(Spatial question entries)
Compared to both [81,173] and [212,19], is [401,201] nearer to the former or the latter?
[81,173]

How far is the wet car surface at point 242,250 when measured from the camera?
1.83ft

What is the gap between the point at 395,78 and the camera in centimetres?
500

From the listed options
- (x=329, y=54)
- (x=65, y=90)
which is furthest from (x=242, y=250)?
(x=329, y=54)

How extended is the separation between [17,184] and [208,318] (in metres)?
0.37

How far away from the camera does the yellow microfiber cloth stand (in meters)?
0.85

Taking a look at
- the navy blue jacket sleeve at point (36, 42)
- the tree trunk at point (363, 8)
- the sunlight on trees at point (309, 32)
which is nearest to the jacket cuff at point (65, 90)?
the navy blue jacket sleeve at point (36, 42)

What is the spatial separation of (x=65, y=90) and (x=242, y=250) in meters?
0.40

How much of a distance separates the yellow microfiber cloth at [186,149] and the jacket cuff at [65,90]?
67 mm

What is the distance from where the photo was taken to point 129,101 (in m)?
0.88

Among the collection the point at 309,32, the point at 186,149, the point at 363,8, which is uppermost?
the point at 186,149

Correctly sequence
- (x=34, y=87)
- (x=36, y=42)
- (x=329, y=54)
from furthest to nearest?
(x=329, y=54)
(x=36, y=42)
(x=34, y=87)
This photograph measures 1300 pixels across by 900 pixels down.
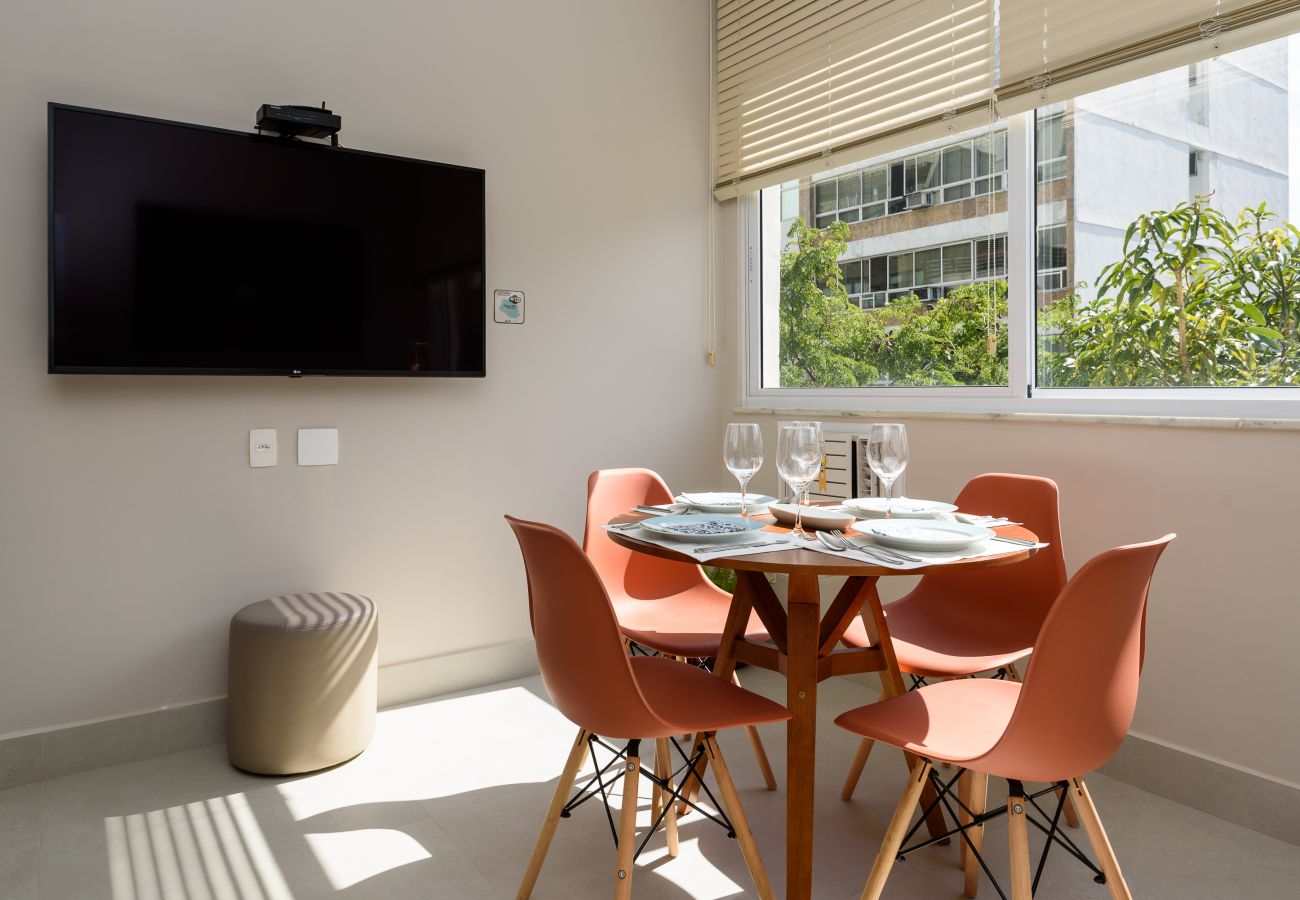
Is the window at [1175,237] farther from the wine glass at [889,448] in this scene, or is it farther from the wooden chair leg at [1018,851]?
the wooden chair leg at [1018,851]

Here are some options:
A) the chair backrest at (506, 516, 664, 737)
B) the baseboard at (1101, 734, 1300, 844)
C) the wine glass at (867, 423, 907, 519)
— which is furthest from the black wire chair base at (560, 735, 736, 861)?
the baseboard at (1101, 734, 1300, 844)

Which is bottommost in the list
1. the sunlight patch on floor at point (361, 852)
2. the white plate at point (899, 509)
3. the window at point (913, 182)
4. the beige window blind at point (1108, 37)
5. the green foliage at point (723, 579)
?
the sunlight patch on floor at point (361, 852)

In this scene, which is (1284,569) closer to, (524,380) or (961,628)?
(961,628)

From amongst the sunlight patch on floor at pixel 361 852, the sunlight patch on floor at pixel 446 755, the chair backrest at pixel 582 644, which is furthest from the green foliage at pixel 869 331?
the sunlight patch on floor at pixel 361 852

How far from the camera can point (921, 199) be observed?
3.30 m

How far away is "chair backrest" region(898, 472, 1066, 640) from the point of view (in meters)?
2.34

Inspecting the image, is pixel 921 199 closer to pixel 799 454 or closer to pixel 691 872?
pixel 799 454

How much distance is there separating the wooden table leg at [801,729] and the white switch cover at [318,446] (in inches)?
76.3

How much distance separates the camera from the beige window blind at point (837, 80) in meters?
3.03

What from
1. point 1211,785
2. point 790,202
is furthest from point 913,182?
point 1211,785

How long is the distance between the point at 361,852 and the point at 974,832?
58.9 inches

**What you need to do**
Rescale the records between the line holding "How much distance separates" and the end of the records, inclusive, and reproduce those lines in full. Multiply every distance and coordinate in the answers by 0.4, round each result to as many decimal places as the original had with halves rounded up, and leave all other text unchanged.

**Response to this exercise**
How much distance separates the camera from the beige window blind at point (837, 80) in meters?
1.21

What from
1. point 1211,785
2. point 790,202
is furthest from point 913,182?
point 484,314

How long is the distance between the point at 361,852 and the point at 974,832?
23.6 inches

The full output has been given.